→ **Work instructions**:
**A.** List the username of every person who posts in the forum thread on memory use in the Lecture 7 notebooks, with the date of each post.
**B.** Pick up the forum thread on memory use in the Lecture 7 notebooks after its last post and write the next reply.

→ **Extract to read**:
※
Memory management in Lecture 7 notebooks?

data-drone · December 17, 2018, 4:42pm

I am having difficulties running the lecture 7 notebooks.

With the superres notebook, do_fit('2a') uses up all my vram (2080 ti / 11GB) and then do_fit('2b') will crash.

with the superres_gan notebook, the same thing happens after learn.save('gan-1c') is that because when we start fit on the same learner again it is cloning the data again? How can we we free up the memory without delete the learner? I tried to use to_fp16() but that causes the show_results command to fail. Previous guidance here: https://forums.fast.ai/t/lesson-3-camvid-half-precision-issue-to-fp16/29805 doesn’t seem to work with the superres notebook

Thanks

jeremy · December 19, 2018, 12:31am

Try a smaller batch size. Or save the model, delete the learner, do gc.collect(), and then create and load the learner. Don’t run any of the show_batch() cells.

bholmer · January 28, 2019, 1:12am

I also have a 2080ti and I can get through all of the lesson7-superres notebook except for the last section “Test”. I’ve been careful about what I load, but still it fails on the:


p,img_hr,b = learn.predict(img)

Wondering if anyone else is having problems with this and knows a fix. Thanks.

End of error message:


~/anaconda3/envs/fastai-course-v3/lib/python3.7/site-packages/fastai/layers.py in forward(self, x)
    136         self.dense=dense
    137 
--> 138     def forward(self, x): return torch.cat([x,x.orig], dim=1) if self.dense else (x+x.orig)
    139 
    140 def res_block(nf, dense:bool=False, norm_type:Optional[NormType]=NormType.Batch, bottle:bool=False, **kwargs):
RuntimeError: CUDA out of memory. Tried to allocate 773.50 MiB (GPU 0; 10.73 GiB total capacity; 8.95 GiB already allocated; 454.38 MiB free; 10.37 MiB cached)
※
→ **Excerpted data**:

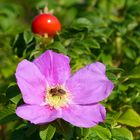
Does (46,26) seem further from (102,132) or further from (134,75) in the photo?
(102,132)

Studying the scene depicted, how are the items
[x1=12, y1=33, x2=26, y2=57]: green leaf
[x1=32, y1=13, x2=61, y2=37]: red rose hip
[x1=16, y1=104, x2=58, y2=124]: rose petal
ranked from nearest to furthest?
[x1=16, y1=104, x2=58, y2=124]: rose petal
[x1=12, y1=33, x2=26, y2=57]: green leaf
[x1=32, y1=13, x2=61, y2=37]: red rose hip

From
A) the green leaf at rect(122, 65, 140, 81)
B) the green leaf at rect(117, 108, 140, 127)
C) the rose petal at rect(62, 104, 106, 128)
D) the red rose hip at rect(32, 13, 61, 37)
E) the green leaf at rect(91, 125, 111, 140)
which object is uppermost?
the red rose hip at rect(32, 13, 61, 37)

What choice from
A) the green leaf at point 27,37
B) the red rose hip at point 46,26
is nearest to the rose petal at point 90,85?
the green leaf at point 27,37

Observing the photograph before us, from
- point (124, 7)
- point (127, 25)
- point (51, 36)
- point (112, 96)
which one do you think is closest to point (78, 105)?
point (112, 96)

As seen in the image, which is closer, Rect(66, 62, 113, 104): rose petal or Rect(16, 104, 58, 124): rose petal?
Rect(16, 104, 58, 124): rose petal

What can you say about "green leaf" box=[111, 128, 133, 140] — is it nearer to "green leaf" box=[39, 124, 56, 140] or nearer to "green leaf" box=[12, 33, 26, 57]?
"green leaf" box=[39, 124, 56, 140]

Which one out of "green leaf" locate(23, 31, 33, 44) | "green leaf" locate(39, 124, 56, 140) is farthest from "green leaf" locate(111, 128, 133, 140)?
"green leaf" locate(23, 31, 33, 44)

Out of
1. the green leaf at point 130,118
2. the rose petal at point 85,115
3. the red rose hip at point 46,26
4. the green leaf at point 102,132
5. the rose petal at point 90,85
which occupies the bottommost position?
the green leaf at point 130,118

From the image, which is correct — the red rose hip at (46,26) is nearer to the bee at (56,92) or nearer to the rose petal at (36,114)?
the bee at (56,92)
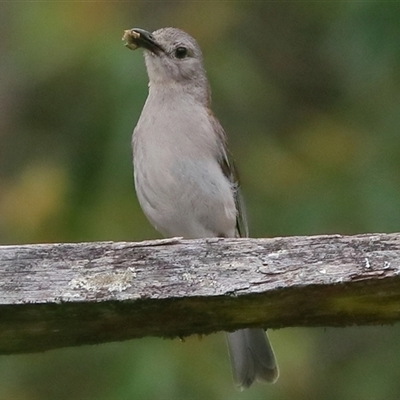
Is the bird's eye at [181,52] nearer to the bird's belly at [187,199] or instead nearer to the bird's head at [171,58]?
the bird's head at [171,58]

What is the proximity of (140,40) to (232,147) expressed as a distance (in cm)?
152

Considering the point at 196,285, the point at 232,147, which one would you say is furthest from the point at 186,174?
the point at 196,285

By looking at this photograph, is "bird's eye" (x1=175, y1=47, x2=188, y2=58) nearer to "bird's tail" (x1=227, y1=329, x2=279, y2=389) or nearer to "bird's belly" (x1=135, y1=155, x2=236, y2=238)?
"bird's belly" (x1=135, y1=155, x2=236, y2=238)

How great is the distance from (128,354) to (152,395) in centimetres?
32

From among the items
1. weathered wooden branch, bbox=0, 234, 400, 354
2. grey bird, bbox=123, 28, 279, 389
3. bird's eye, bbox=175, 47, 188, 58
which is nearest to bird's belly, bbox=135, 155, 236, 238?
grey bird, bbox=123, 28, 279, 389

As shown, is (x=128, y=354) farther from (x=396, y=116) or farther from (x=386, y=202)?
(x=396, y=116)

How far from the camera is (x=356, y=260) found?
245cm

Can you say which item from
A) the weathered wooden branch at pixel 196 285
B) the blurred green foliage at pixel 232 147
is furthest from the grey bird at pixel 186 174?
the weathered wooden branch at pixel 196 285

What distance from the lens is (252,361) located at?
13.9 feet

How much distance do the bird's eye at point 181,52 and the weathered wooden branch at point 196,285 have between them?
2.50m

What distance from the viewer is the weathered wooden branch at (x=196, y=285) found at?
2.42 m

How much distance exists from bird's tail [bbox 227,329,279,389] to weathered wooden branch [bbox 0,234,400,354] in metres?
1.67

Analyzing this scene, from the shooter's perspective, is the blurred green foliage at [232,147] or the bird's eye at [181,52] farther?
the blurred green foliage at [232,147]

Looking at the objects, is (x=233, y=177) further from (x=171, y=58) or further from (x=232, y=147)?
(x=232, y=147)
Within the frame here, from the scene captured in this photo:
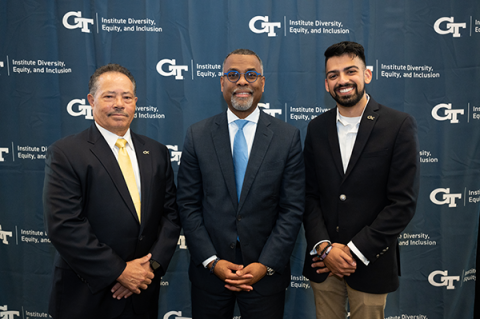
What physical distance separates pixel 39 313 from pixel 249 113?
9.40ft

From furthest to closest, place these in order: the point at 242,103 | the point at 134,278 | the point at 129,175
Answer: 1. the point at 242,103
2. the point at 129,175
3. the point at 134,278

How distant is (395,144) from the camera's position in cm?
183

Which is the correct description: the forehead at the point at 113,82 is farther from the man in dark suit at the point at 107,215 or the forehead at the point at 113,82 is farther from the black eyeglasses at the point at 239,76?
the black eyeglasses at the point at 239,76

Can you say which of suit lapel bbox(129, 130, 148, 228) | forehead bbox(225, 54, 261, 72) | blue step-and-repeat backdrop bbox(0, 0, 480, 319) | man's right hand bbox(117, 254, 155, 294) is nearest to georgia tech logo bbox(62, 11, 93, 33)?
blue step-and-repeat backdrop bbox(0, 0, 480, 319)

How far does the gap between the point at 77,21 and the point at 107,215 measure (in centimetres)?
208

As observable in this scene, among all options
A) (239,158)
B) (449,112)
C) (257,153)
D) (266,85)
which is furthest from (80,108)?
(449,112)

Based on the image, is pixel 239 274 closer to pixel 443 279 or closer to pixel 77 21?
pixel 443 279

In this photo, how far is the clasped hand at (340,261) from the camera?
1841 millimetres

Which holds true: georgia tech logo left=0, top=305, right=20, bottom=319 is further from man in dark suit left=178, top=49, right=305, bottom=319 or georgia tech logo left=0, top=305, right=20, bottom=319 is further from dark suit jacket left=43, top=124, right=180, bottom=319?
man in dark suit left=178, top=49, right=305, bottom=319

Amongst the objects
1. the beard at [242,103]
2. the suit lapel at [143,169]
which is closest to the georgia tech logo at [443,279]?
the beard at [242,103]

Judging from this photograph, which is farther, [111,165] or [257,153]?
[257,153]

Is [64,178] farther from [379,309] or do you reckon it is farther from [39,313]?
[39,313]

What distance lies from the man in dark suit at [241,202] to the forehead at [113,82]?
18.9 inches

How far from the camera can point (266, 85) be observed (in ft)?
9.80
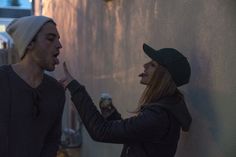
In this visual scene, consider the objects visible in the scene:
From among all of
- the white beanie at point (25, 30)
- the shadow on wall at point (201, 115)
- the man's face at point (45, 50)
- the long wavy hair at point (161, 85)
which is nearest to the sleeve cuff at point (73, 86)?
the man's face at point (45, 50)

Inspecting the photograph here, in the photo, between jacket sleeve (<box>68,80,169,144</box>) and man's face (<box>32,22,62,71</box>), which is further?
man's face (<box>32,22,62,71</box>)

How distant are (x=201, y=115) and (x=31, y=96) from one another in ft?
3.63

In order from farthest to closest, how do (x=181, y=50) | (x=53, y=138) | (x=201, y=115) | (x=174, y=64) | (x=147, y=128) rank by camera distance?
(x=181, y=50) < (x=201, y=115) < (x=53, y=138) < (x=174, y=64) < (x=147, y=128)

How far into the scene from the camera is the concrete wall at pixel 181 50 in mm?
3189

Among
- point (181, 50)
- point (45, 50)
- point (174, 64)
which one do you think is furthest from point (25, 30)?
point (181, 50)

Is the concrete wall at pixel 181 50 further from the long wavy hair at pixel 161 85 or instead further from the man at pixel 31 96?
※
→ **Answers for the exercise**:
**A.**
data-drone (December 17, 2018)
jeremy (December 19, 2018)
bholmer (January 28, 2019)

**B.**
bholmer · January 28, 2019, 2:25am

BTW, using 960x1200 rather than 1280x1600 will avoid the out of memory error. But I would still like to be able to do larger images.

Actually, that brings up another question - is there anyway to adapt this U-net based super resolution model for generating very large images? (well beyond any GPU memory size). I guess you could set the model to run on the CPU and wait a long time

One more aside - I used “i-2” rather than “i-1” in the selection of the VGG layers for the feature and style losses, since I’ve read in several places that you don’t want to loose the information (the negative values) thrown away by the Relu. I do see a slight difference in the result, but I haven’t looked at enough examples to see which I prefer. (although I didn’t do it, I assume I would need to retune the loss weights given that change)

GrahamAcademy · May 26, 2020, 5:46pm

If you have a lot of main memory maybe you can use the CPU to do inference and do larger images?